▶ **Text block**:
§

I cannot think of a single thing we got out of the World War that was good, or that helped civilization. Our participation in the war tied our hands so that we were unable to help make a peace which would have been honorable, upon which the warring nations could have based a treaty of justice and fairness.

[…]

Mr. President, whether or not anybody but myself believes the statement, I venture the assertion that it was the people of this country who went wild; that Congress would not have declared war if it had not been for the people back home, moved by propaganda spread all over the land, much of it false, nearly all of it false and unfounded, much of it exaggeration; that from home came the demand that we go into the war.

In the contest which took place here less than 2 months before we declared war, when the proposal to arm the ships of the merchant marine was killed by a filibuster, I know that while the filibuster was going on word was brought in secret to the filibusterers, from those who took part in trying to pass the bill, encouraging the filibusterers to keep on. I myself had something to do with the managment of the filibuster, and with keeping Senators here during that long, weary night, ready to take the floor at a moment’s notice. I was visited by Members who were opposed to the position we were taking who secretly said to me, “For God’s sake, do not stop the filibuster.” When Senators came to me secretly urging that the filibuster be continued, I told them that what we needed was Senators to speak and occupy the floor. I said that it did not make any difference which side of the question they were on; if they would take up the time of the Senate they would help the filibuster; and at least two Members of this body, of as high standing as any other Members of the Senate at that time, assisted in the filibuster by making speeches on the other side. They came to me and said, “I cannot withstand the pressure from home. It means political death, it means political extermination if I do not continue in my present course.” Some of them admitted that they thought they could at last see that they were wrong, but they said they could not withstand the awful propaganda which went over the country urging them to push us into the fight.

It was not Members of Congress who were wholly to blame for that step, regrettable as I think it was. It was the men and the women at home who were pushing them on, who were threatening them with destruction if they did not vote right on the matter. That is one of the reasons why we went into the war; and I have enumerated some of the things we have that we would not have had if we had stayed out.

§

▶ **Problems and tasks**:
**1)** List every adjective that the speech on American entry into the World War applies to the propaganda.
**2)** Reproduce the part of the speech on American entry into the World War that runs from "I cannot think" down to "justice and fairness.".
**3)** Pick up the speech on American entry into the World War after its final sentence and continue it.

▶ **Information**:
§

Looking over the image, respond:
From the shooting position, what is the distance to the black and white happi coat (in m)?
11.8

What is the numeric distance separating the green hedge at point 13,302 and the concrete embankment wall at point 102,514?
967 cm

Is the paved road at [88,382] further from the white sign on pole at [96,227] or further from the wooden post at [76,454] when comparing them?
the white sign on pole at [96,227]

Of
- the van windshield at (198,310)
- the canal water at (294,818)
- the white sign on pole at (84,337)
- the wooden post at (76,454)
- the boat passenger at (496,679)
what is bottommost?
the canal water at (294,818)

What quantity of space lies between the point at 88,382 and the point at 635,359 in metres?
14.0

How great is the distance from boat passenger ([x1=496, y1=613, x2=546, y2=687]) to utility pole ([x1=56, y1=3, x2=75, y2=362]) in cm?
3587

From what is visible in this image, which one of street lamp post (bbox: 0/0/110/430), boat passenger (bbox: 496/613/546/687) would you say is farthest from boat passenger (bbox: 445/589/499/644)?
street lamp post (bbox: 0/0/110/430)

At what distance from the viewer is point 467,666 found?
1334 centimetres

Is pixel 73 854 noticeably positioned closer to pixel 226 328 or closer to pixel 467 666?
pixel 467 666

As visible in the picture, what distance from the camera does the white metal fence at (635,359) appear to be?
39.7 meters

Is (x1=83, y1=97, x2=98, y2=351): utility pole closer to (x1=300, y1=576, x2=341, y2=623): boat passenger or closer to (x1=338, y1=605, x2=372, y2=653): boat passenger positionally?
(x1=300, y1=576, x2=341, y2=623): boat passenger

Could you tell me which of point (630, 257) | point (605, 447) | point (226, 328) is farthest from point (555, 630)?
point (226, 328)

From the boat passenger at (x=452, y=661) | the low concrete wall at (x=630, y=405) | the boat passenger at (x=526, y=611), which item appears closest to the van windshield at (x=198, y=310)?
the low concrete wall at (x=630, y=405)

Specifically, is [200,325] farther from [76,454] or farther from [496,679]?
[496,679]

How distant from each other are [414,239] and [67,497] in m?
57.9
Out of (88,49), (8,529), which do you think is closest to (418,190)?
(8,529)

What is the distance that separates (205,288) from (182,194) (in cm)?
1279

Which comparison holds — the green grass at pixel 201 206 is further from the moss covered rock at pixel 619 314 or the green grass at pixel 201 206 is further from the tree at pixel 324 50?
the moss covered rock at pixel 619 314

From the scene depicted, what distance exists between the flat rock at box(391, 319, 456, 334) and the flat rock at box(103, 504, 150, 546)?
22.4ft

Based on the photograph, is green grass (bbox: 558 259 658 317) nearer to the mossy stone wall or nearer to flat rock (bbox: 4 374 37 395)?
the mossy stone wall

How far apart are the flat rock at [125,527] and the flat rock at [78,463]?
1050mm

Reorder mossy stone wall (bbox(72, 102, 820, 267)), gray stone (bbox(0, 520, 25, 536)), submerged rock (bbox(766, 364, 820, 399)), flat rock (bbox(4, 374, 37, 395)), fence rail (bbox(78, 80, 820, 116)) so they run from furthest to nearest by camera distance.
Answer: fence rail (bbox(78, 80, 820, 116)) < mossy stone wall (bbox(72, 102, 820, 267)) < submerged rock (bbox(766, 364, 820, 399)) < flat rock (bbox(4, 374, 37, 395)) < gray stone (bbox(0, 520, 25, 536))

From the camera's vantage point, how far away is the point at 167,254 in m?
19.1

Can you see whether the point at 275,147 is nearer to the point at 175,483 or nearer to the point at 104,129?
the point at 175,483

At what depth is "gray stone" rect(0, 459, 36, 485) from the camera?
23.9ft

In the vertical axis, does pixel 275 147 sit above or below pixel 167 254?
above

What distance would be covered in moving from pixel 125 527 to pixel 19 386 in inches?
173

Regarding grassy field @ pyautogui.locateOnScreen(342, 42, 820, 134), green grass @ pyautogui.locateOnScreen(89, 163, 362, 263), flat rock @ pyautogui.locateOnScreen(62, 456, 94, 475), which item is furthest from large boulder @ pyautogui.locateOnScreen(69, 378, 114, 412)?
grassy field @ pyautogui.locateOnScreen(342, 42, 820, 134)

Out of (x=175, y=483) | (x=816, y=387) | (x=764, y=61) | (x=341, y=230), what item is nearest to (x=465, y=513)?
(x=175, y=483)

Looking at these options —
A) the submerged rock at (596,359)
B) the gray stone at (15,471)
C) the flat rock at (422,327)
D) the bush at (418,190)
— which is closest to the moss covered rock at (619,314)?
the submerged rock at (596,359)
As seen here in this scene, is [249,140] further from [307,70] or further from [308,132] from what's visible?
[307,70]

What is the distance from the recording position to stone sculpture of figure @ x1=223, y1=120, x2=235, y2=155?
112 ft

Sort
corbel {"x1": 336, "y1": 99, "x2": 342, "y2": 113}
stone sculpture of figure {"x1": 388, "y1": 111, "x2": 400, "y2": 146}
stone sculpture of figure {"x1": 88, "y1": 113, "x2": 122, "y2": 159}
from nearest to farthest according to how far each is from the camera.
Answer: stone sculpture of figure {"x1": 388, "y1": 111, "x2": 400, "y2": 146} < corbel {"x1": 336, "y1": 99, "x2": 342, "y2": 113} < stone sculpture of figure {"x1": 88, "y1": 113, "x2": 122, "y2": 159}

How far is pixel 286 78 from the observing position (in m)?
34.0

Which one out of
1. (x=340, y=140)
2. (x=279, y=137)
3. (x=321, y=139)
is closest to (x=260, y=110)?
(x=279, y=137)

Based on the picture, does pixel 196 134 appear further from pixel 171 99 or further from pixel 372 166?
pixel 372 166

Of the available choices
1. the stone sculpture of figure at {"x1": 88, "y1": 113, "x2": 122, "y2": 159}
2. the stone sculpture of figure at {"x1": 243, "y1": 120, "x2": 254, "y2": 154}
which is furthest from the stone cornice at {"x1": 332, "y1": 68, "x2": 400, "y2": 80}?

§

▶ **Response list**:
**1)** false, unfounded, awful

**2)**
I cannot think of a single thing we got out of the World War that was good, or that helped civilization. Our participation in the war tied our hands so that we were unable to help make a peace which would have been honorable, upon which the warring nations could have based a treaty of justice and fairness.

**3)**
I believe there is greater cause now for building a large navy than there was then; there is more reason now why there should be additional preparedness than there was then, because there are some outlaw nations in the world who respect nothing on earth but power. They have no respect for honor. They have no respect for their word. They do not hesitate to go into war if they are not afraid of meeting opposition which they cannot overcome. [Ring a bell at all, today, somewhere near a mirror, America…?]

[…]

There is a difference of opinion as to whether we would gain by building larger battleships, for we must take into consideration the ability of an enemy to drop bombs upon battleships from the air. I do not know that that question is determined; I do not believe it is; there is some doubt about it; but it may be that if we build battleships of 45,000 tons, we will find, by the time they are completed, that they are useless in combat against an enemy discharging bombs from the air and flying so high that they cannot be reached with the present antiaircraft guns on naval ships.

[…]

For one battleship of 45,000 tons costing $100,000,000 we can build a great fleet of airplanes.

Accurate predictions before both World Wars by Nebraska’s principled Senator Norris, it seems, looking back, and yet all President Wilson wanted to hear was that the U.S. was entering the World War, and later that the first cloture motion would be filed to force the Senate to vote on adopting his benighted Treaty of Versailles.

Those echoes from the actions of one man who impatiently tried to unilaterally control both the Executive and Legislative Branches of government on a matter of vital national import are not mere coincidence. They’re a stark warning to us all.